WHAT YOU SHOULD DO
Every entry below should appear in the answer exactly as written, apart from the pictures.

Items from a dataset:
..............................
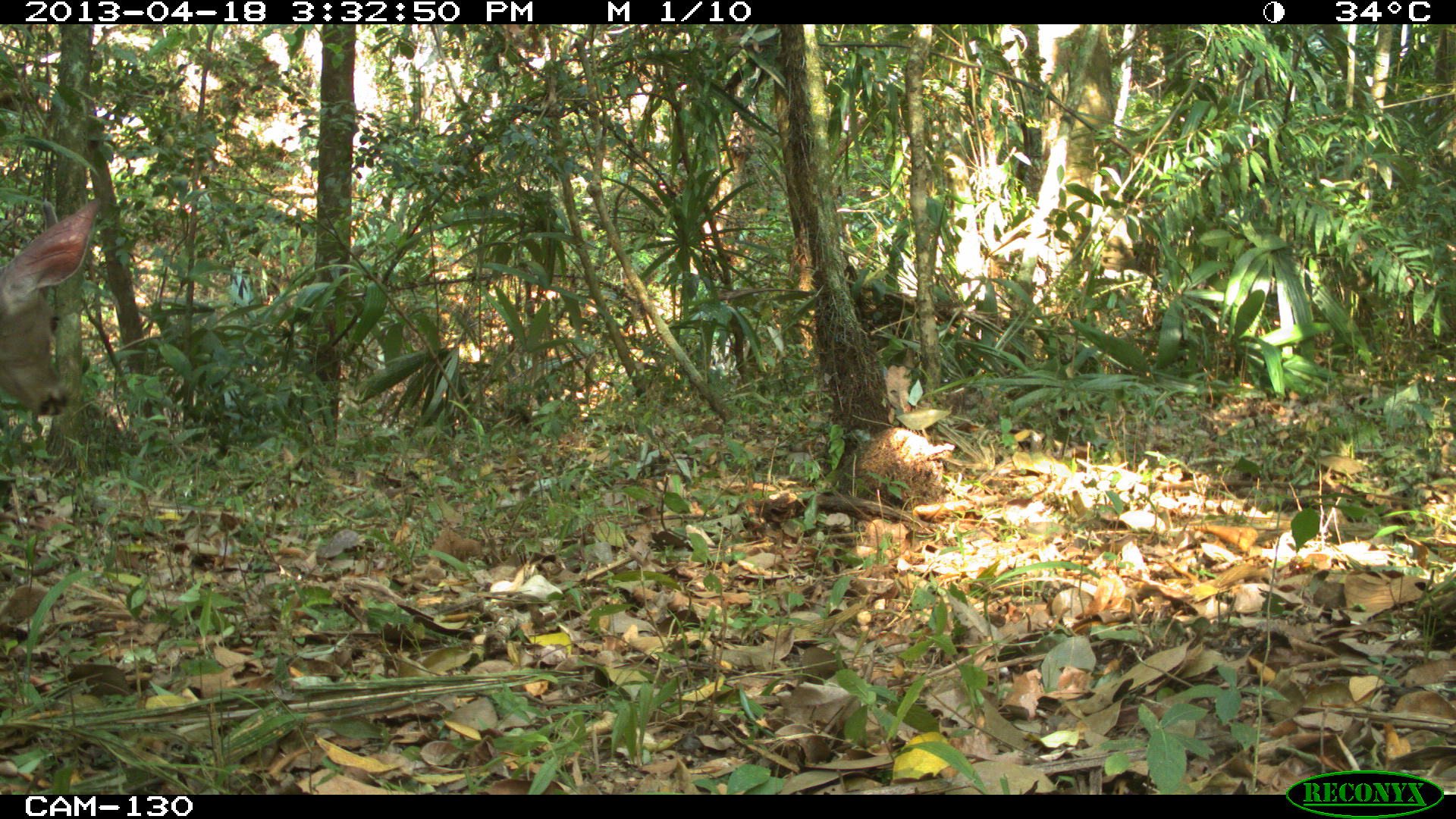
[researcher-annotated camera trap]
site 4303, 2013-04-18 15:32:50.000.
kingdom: Animalia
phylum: Chordata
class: Mammalia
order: Artiodactyla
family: Cervidae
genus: Odocoileus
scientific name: Odocoileus virginianus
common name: white-tailed deer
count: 1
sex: male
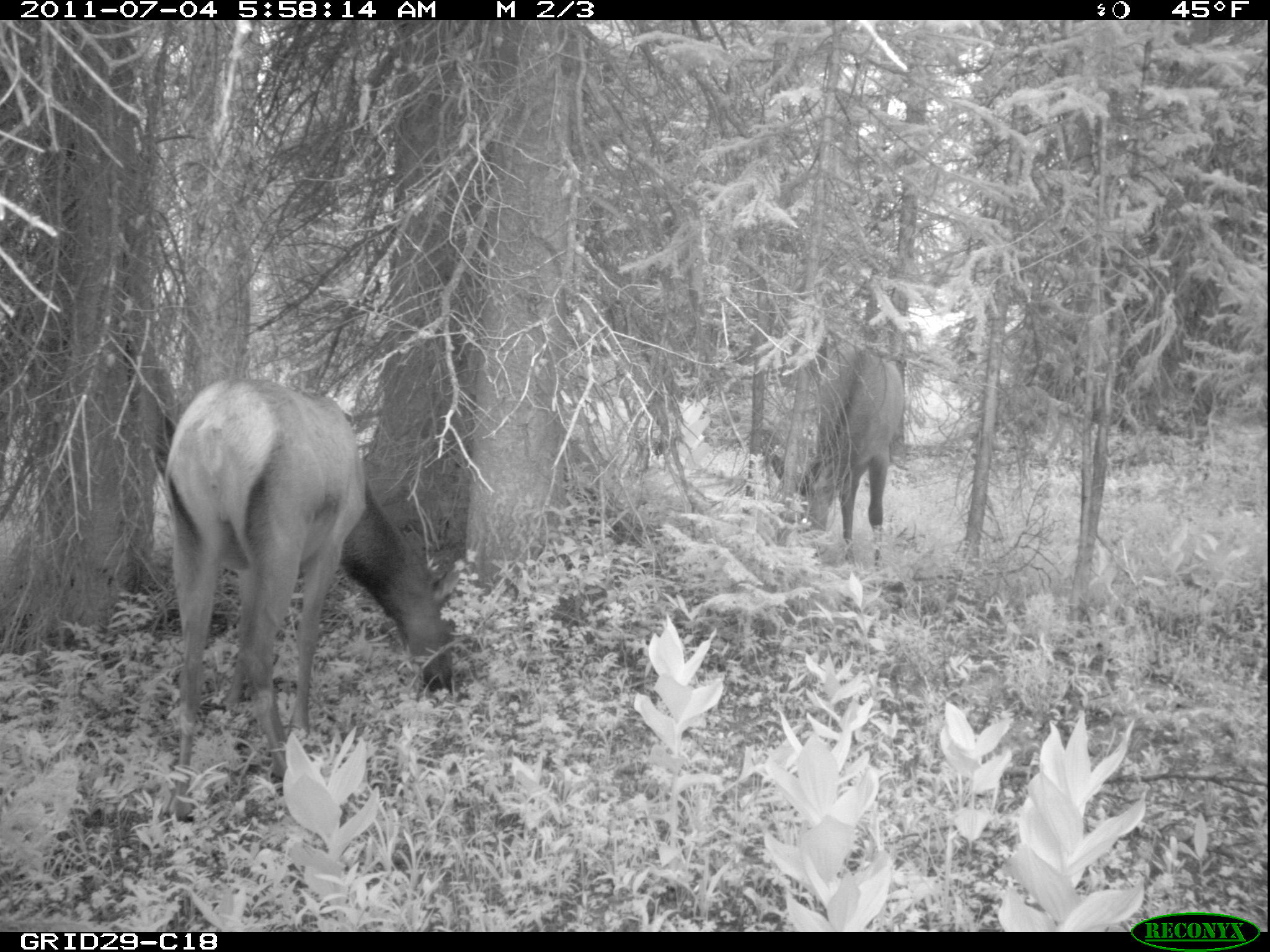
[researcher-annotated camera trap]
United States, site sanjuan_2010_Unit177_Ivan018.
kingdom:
..............................
ANSWER TO THE EXERCISE
[researcher-annotated camera trap]
site 4303, 2013-04-18 15:32:50.000.
kingdom: Animalia
phylum: Chordata
class: Mammalia
order: Artiodactyla
family: Cervidae
genus: Odocoileus
scientific name: Odocoileus virginianus
common name: white-tailed deer
count: 1
sex: male
[researcher-annotated camera trap]
United States, site sanjuan_2010_Unit177_Ivan018.
kingdom:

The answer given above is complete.